# AZLyrics Scraper

With this code you could scrape individual lyrics pages or whole artist pages for some of their basic data. This information will be saved in a csv file. To retrieve the data of the artist/band you want, you need to change the following link within the quotation markts with that of the AZLyrics artist page (make sure you use the full link). 

In [19]:
index_url = 'https://www.azlyrics.com/l/larkinpoe.html'

## Setting up

First we start by importing various python libraries:

In [20]:
import sys
import csv
import requests
import time
import random
from bs4 import BeautifulSoup

Then we make functions to retrieve the urls from the web and look for certain elements within the webpages:

In [21]:
def load_page(url):
    with requests.get(url) as f:
        page = f.text
    return page

def get_element_text(element):
    try:
        return element.text.strip()
    except AttributeError as e:                     
        print('Element not found, error: {}'.format(e), file=sys.stderr)
        return ''

def get_genre_element(html):
    try:
        genre_script = html.find('body').find_all('script')[2]
        genre = str(genre_script).split()[9][1:-2]
        return genre
    except AttributeError as e:                     
        print('Element not found, error: {}'.format(e), file=sys.stderr)
        return ''

## Getting the individual lyrics
We proceed to make a function to get the basic information from each song on a songpage from AZLyrics:

In [22]:
def get_song_info(url):
    song_page = BeautifulSoup(load_page(url), 'lxml')                  
    interesting_html = song_page.find(class_='container main-page')    
    if not interesting_html:
        print('No information availible for song at {}'.format(url), file=sys.stderr)
        return {}                                                      
    album = get_element_text(interesting_html.find(class_='songinalbum_title').find('b'))[1:-1]
    album_released = get_element_text(interesting_html.find(class_='songinalbum_title'))[-5:-1]
    credits = get_element_text(interesting_html.find_all(class_='smt')[2])[11:]
    genre = get_genre_element(song_page)
    lyrics = get_element_text(interesting_html.find('div', {'class':None}))
    return {'album': album, 'album release': album_released,'credits': credits, 'genre': genre, 'lyrics': lyrics}                      

## Getting all artist songs

Now that we are able to get the basic information of each song we now need to define a function to look over the table containing all the songs from the artist and extract the song title and the associated link.
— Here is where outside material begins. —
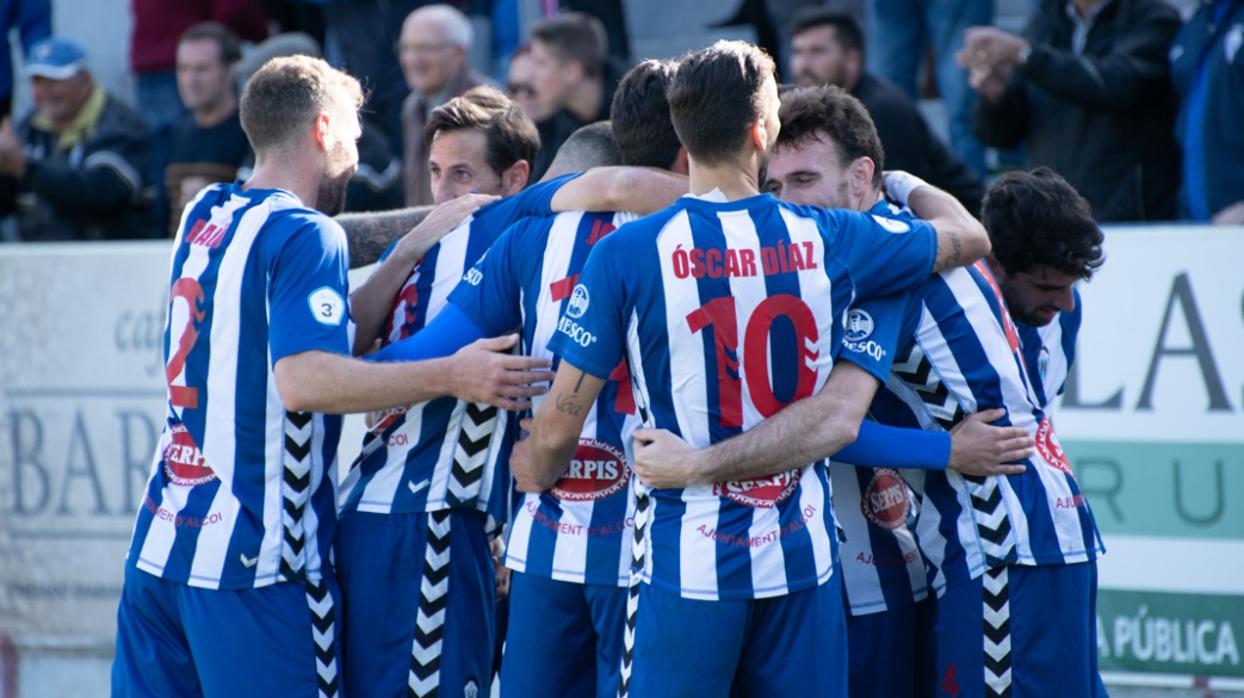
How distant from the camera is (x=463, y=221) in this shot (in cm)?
421

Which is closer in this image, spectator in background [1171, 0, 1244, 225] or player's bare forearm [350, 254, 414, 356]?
player's bare forearm [350, 254, 414, 356]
The links will be important as it will allow us to loop over the songs and retrieve them one by one using the previous function. 

In [23]:
def get_songs(url):
    index_page = BeautifulSoup(load_page(url), 'lxml')        
    items = index_page.find(id="listAlbum")                   
    if not items:                                             
        print('Something went wrong!', file=sys.stderr)
        sys.exit()
    data = []
    for row in items.find_all(class_= 'listalbum-item'):          
        song = get_element_text(row.find('a'))
        link = row.find('a').get('href')
        link = 'https://www.azlyrics.com/' + str(link)
        data.append({    
                         'song': song,
                         'link': link,
                        })
    return data

## Scraping

The following code scrapes AZLyrics for the data for all the given artist's songs. This may take a while depending on the amount of songs released by the artist.

In [None]:
song_data = get_songs(index_url)                      
for row in song_data:
    print('Scraping info on {}.'.format(row['song'])) #can be useful for debugging
    url = row['link']
    song_info = get_song_info(url)                    
    for key, value in song_info.items():
        row[key] = value
    time.sleep(random.uniform(3,8)) #take this faster code if you have <100 songs you want to download
    #time.sleep(random.uniform(4,16)) #take this slower code if you have >100 songs you want to download


Scraping info on Long Hard Fall.
Scraping info on We Intertwine.
Scraping info on Burglary.
Scraping info on To Myself.
Scraping info on Shadows Of Ourselves.
Scraping info on The Principle Of Silver Lining.
Scraping info on Ball And Chain.
Scraping info on Nothin' But Air.
Scraping info on Fairbanks, Alaska.
Scraping info on Praying For The Bell.
Scraping info on Sea Song.
Scraping info on Wrestling A Stranger.
Scraping info on Natalie.
Scraping info on Enough For You.
Scraping info on By The Pier.
Scraping info on In My Time Of Dying (Live).
Scraping info on Principle Of Silver Lining (Live).
Scraping info on Teardrop (Live).
Scraping info on I Belong To Love.
Scraping info on Leave.
Scraping info on I Can Almost.
Scraping info on Tired.
Scraping info on As Good As You.
Scraping info on Missing Home.
Scraping info on Wait For Me.
Scraping info on Widow's Walk.
Scraping info on Jailbreak.
Scraping info on Don't.
Scraping info on Stubborn Love.
Scraping info on Dandelion.
Scraping info

## Writing data into CSV

In this last part we will write down the data we have just scraped in a csv file and convert it to a table using the pandas module in python. From this dataframe we could acces the data easily and perform operations on them.

In [7]:
filename = index_url.rsplit('/', 1)[1][:-5]
with open(filename, 'w', encoding='utf-8') as f:       
    fieldnames=['song', 'album', 'album release', 'genre','credits', 'lyrics']
    writer = csv.DictWriter(f,
                            delimiter=',',                
                            quotechar='"',                
                            quoting=csv.QUOTE_NONNUMERIC, 
                            fieldnames=fieldnames
                            )
    writer.writeheader()                                  
    for row in song_data:
        writer.writerow({k:v for k,v in row.items() if k in fieldnames})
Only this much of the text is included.